Oh no. Hermione was giving me that knowing smile of hers. I bet she thinks that I want to be 'alone' with him. Oh no, that is not what I want. Not at all what I want. Although, now that I think about it, it does seem to be quite an appealing idea…No, stop this. He broke up with you. You're not going to kiss. You're just going to give him the present and be done with it. You're not going to kiss.

I moved aside to let him in. His surveying my room gave me a few more seconds to panic.

Why did I suddenly feel this way around him again? I was acting like a ten year old. I twirled my hair around my finger as he glanced out of my window at the orchard. Stop that. Deep breath.

I looked up at him.

He was looking back at me.

He was beautiful.

All I knew was that I was madly in love. I forgot acting like a ten year old. I forgot playing with my hair. I forgot who I was for a second as well, lost in his emerald gaze. Then I remembered.

"Happy seventeenth."

He mumbled something indistinct. I didn't catch it. I didn't care. I hadn't been alone with him in such a long time, and his gaze was so alluring. I forgot everything again. I was trapped in his eyes.

He said something. I missed it again. I could tell by the look on his face that he had attempted a desperate stab at normal conversation. But it didn't really matter what he had said, his voice had brought me back to the surface of reality.

What was he doing here? Oh yes, today was his birthday. What was I doing here? I wanted to give him his present, that's right. What had I gotten for him again? Oh…the locket. But at the moment, that seemed like the wrong thing to do. I decided to trust my instincts. And if that didn't work, I'd make it up as I went along.

I looked at him again. He looked uncomfortable. I probably did too. He wasn't looking at me. He was still looking out of the window.

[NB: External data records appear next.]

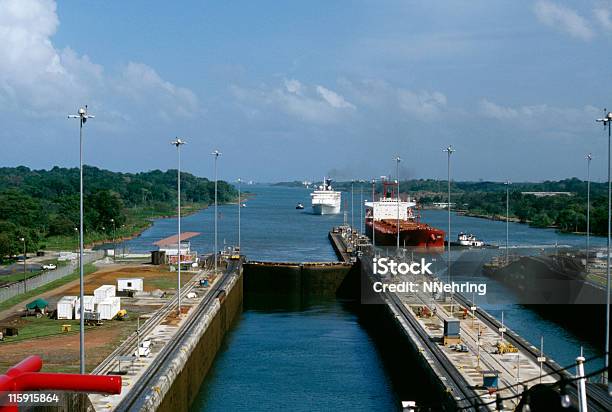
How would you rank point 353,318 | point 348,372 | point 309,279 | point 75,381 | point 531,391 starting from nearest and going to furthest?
1. point 75,381
2. point 531,391
3. point 348,372
4. point 353,318
5. point 309,279

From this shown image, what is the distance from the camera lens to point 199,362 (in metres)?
32.8

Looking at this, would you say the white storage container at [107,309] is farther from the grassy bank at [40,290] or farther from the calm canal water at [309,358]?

"I couldn't think of what to get you."

I don't quite know what tempted me to tell him that. Instincts are funny that way sometimes. I think that half of me was sure that the locket was a childish, romantic gift and he wouldn't like it at all. The other half of me realized that I didn't really want to give it up, especially now that I had changed the pictures. If I never saw him again…No, don't think about that.

But I had decided to trust my instincts and they were telling me to keep that locket.

"You didn't have to get me anything."

Oh, I love him. I love him, I love him, I love him. And the bumbling, blundering, instinct trusting ten year old I've become has decided to retreat into rant mode.

"I didn't know what would be useful. Nothing too big, because you wouldn't be able to take it with you…"

He looked at me. I melted. I missed him too much for tears.

"So, then I thought, I'd like you to have something to remember me by, you know, if you meet some veela when you're off doing whatever you're doing…"

Stop. Stop rambling. Stop. Stop. Stop. You're making an idiot out of yourself.

"I think dating opportunities are going to be pretty thin on the ground, to be honest."

Oh, I love him.

"There's the silver lining I've been looking for."

At that moment I seriously considered giving the locket to him. I loved him. He loved me. We loved one another. But I looked up, and we were so close to each other. And I was locked in his eyes again. When would be the next time I would get to gaze into those eyes? And all thoughts of that locket were erased from my mind. My instincts had taken over.

And I was kissing him.

I was kissing away every feeling of indecision and timidity and apprehension and longing and hunger and love, kissing away all my fears and desires. Because the only things that mattered, that were real, that would ever matter or be real, in this whole world were Harry, and our love, and this kiss.

I heard the footsteps distantly.

But I couldn't force myself to break apart from him.

My instincts told me to make that kiss last as long as possible.

And, as I knew it would, the door banged open, Ron staring, wide-eyed at us in the doorway

But I didn't care. I knew that I had just given something wonderful, something that would never die, that would be with him always, the perfect birthday gift. And I knew that from that day on I would never again take off that locket until I passed it on to my own daughter.

Not only had my instincts preserved my locket, they'd given me, as well as Harry, the most breathtaking gift I could have ever dreamed of.